A theory called “transfer entropy” tries to solve this by removing the information that two time series share based on the fact that they might have some sort of common history, according to James. However, this method has other problems.

“Just relying on transfer entropy numbers can be misleading,” James said. “Two time series could be deeply intertwined synergistically, and not just one giving information to the other. In [a paper I wrote], I suggested an alternative, using intrinsic mutual information. [Sulimon Sattari] saw this, and was interested in looking at collective behavior.” 

Sattari, an assistant professor at Hokkaido University and the first author on the paper, was studying a type of amoeba called ‘Dictyostelium discoideum.’ During its lifetime, it transitions from a collection of unicellular organisms into a multicellular slug; a small percentage of cells spontaneously become leaders and the others become followers.

When Sattari heard about James and Crutchfield’s theory, he reached out to see if they might be able to use the intrinsic mutual information framework to understand how a collective functions by using a leader-follower framework.

“We cannot ask each cell, how do you feel?” said Tamiki Komatsuzaki, one of the co-authors of the paper and a researcher at Hokkaido University. “Do you feel that you are a leader? So we have to look at the motion to see what information they are using.”

He went on to explain the three different types of information that the researchers identified — intrinsic, synergistic and shared/redundant — using an ice cream metaphor.

“Suppose we’re looking at whether or not you and I get ice cream,” Sattari said. “With intrinsic, we can only predict whether or not I’ll get ice cream today if we know whether or not you got ice cream yesterday. For synergistic, we need to know if you got ice cream yesterday and if I got ice cream yesterday in order to predict if I’ll get ice cream today. And with shared information, we can predict if I’ll get ice cream today if we know if you got ice cream yesterday or if we know if I got ice cream yesterday.”

Udoy Basak, another co-author on the paper, explained that transfer entropy is the combination of intrinsic and synergistic information. Their research found that when they recognized and separated these different types of information flow, the distribution of the elements “shed light on the influences that drive leader-follower relationships,” according to Basak.

In the paper, the team looked at a few very simplified examples, mostly focusing on situations where there was one leader and one follower, according to James.

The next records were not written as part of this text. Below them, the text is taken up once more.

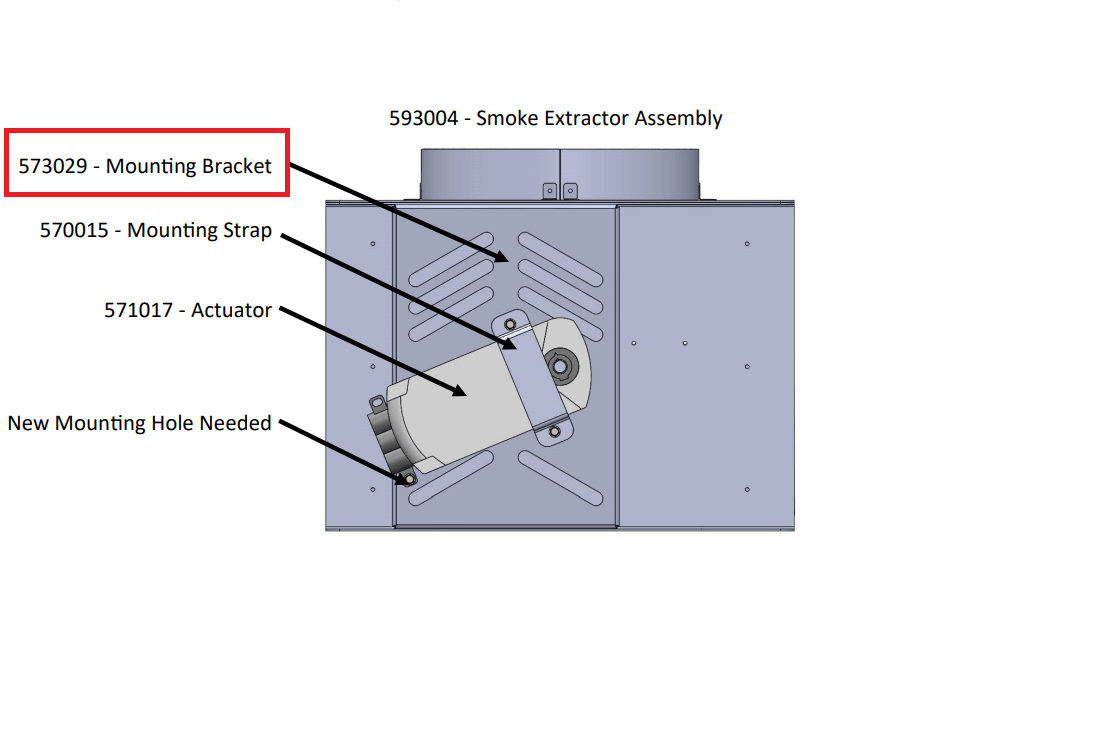 593004 - Smoke Extractor Assembly

573029 - Mounting Bracket

570015 - Mounting Strap

571017 - Actuator

New Mounting Hole Needed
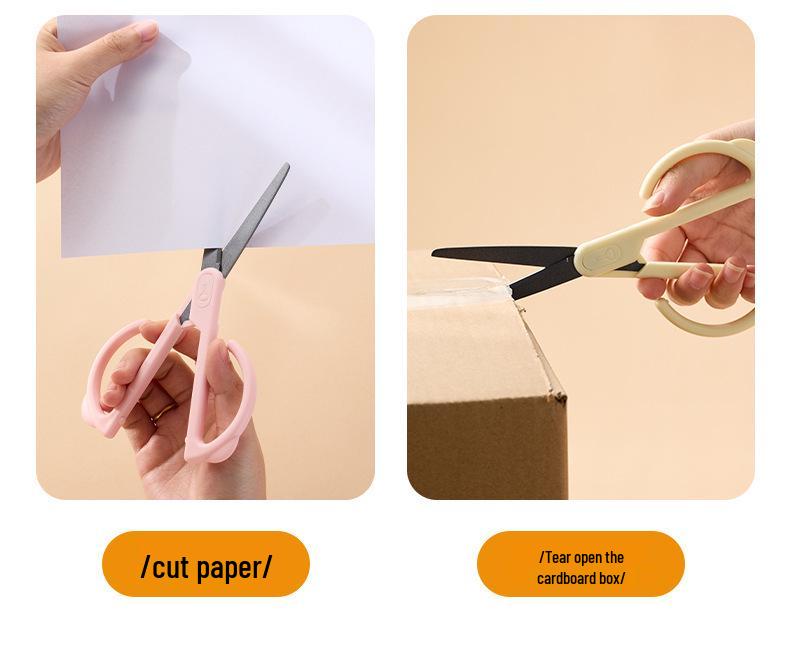 /cut paper/

/Tear open the cardboard box/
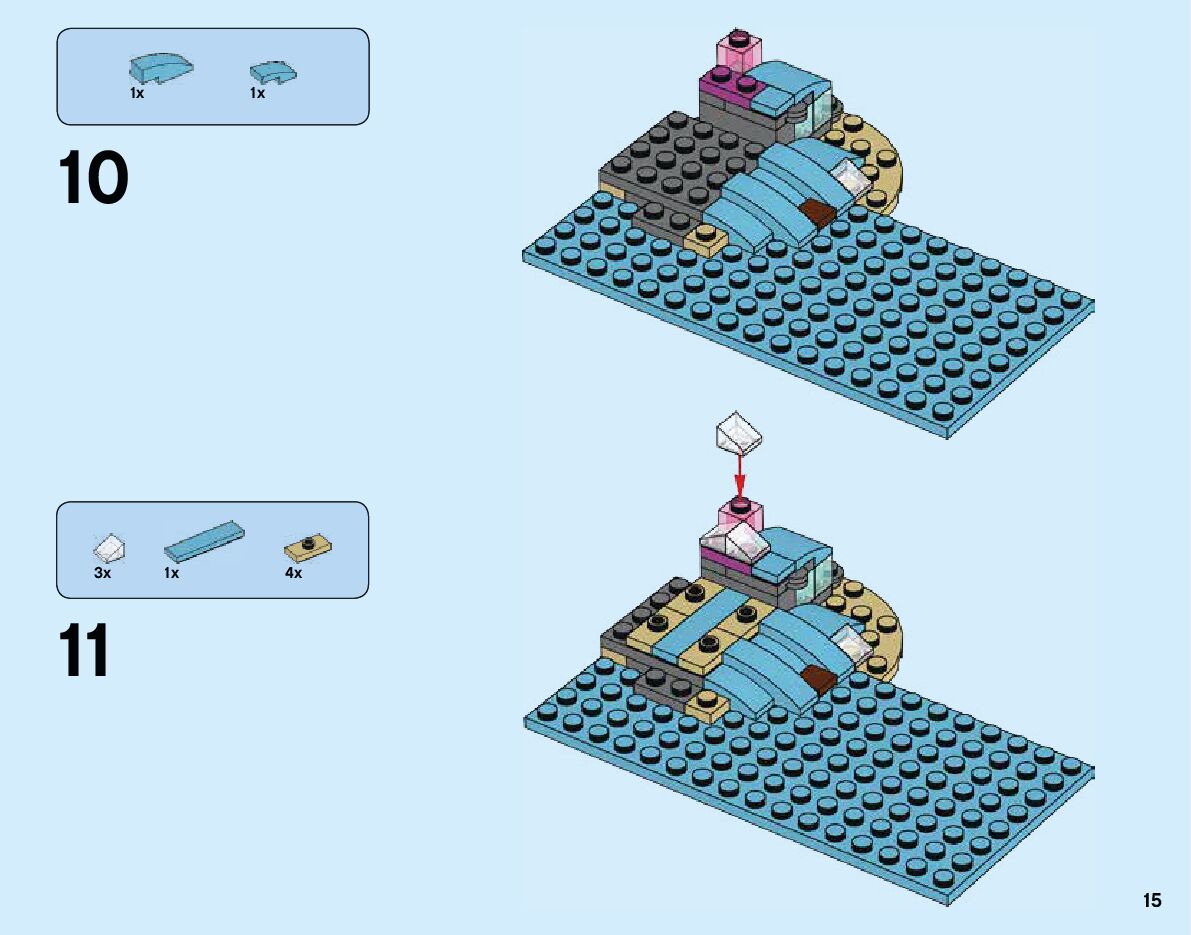 1x 1x

10

3x 1x 4x

11

15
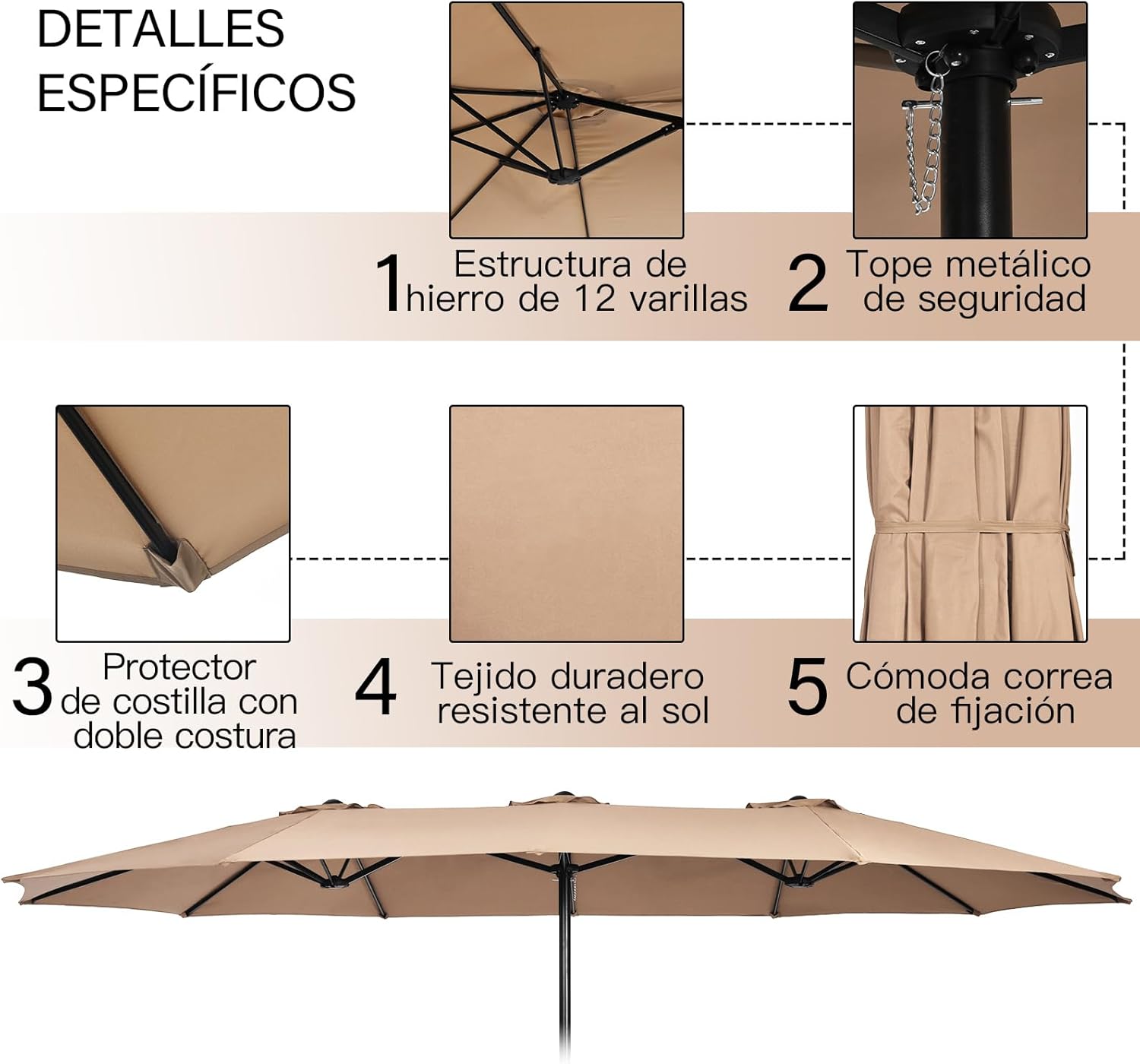 DETALLES ESPECÍFICOS

1 Estructura de hierro de 12 varillas

2 Tope metálico de seguridad

3 Protector de costilla con doble costura

4 Tejido duradero resistente al sol

5 Cómoda correa de fijación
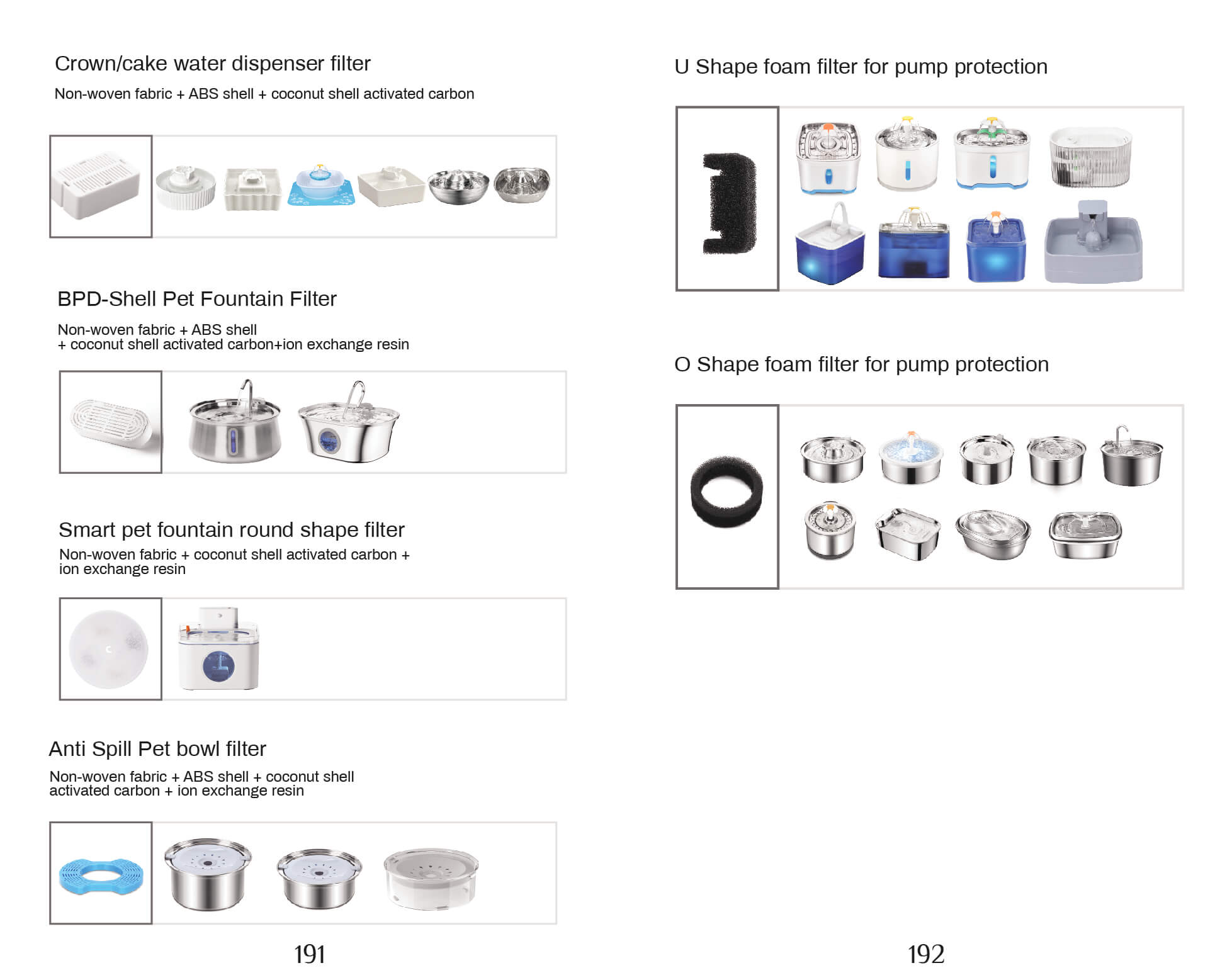 Crown/cake water dispenser filter

Non-woven fabric + ABS shell + coconut shell activated carbon

BPD-Shell Pet Fountain Filter

Non-woven fabric + ABS shell + coconut shell activated carbon+ion exchange resin

Smart pet fountain round shape filter

Non-woven fabric + coconut shell activated carbon + ion exchange resin

Anti Spill Pet bowl filter

Non-woven fabric + ABS shell + coconut shell activated carbon + ion exchange resin

191

U Shape foam filter for pump protection

O Shape foam filter for pump protection

192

“The leader kind of moves around randomly, and the follower also moves around randomly, but it also takes into account what the leader’s doing,” James said. “We looked at how the amount of information flow went from leader to follower and follower to leader.”

Sulimon used this framework to begin to understand how the collective communicates and coordinates their motion.

“Using just simplified rules where you only look at your immediate neighbors, you get things like bird flocks and fish schools, where a whole group coherently moves as a whole wave,” James said.

Crutchfield explained how this new research could be used in the field of animal behavior. He is currently working on a project studying humpback whales near Alaska, where he is applying information theory to understand their auditory communication.

“The tools that we’ve developed are desperately needed in the field of animal behavior,” Crutchfield said. 

James talked about another application: stock markets. 

“We looked at how individual stocks are influenced by and how they influence the market index,” James said. “Oil companies, for example, the value of their stocks was effectively independent of what the overall market was doing. But then consumer products, like Pepsi, for example, were highly influenced by how the overall index was doing. […] I do know a few people who have taken this work and have used it for investing purposes and have done well.” 

From understanding disease processes, to traffic issues, to observing human behavior, Komatsuzaki said that one of the things the researchers find so exciting about this new theoretical framework is that the potential applications are not limited to one field.

“It’s almost infinite,” Komatsuzaki said.